* Begin Records to process *
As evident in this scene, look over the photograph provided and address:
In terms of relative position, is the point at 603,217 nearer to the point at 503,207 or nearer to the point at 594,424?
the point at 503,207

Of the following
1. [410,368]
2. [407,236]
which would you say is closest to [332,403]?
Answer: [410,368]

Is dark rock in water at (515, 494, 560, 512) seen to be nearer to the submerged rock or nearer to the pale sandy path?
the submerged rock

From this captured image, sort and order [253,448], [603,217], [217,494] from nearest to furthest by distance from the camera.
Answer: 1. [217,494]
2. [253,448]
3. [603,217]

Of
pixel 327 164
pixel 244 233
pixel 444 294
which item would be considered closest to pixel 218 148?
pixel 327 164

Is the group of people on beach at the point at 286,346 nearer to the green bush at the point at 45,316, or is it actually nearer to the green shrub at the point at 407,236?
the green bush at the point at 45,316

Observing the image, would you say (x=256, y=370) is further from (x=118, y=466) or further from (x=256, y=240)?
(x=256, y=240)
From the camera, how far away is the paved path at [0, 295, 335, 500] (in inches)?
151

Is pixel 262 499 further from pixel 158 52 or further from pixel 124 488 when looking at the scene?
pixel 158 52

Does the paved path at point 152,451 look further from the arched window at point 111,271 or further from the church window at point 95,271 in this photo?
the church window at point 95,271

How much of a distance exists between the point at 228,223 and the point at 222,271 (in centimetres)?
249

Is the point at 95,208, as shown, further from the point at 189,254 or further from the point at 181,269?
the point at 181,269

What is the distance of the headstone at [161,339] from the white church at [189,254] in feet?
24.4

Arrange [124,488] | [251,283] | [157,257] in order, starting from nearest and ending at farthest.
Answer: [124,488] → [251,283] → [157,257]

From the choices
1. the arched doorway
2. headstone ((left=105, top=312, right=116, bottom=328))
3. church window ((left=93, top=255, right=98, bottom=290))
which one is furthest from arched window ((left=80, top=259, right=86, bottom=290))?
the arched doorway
* End Records to process *
Exercise
Convert the lines above, from the line containing "From the choices" through the last line, both included, into a JSON list of strings with one string per line, omitting blank lines.

Exercise result
[
  "From the choices",
  "1. the arched doorway",
  "2. headstone ((left=105, top=312, right=116, bottom=328))",
  "3. church window ((left=93, top=255, right=98, bottom=290))",
  "which one is furthest from arched window ((left=80, top=259, right=86, bottom=290))?",
  "the arched doorway"
]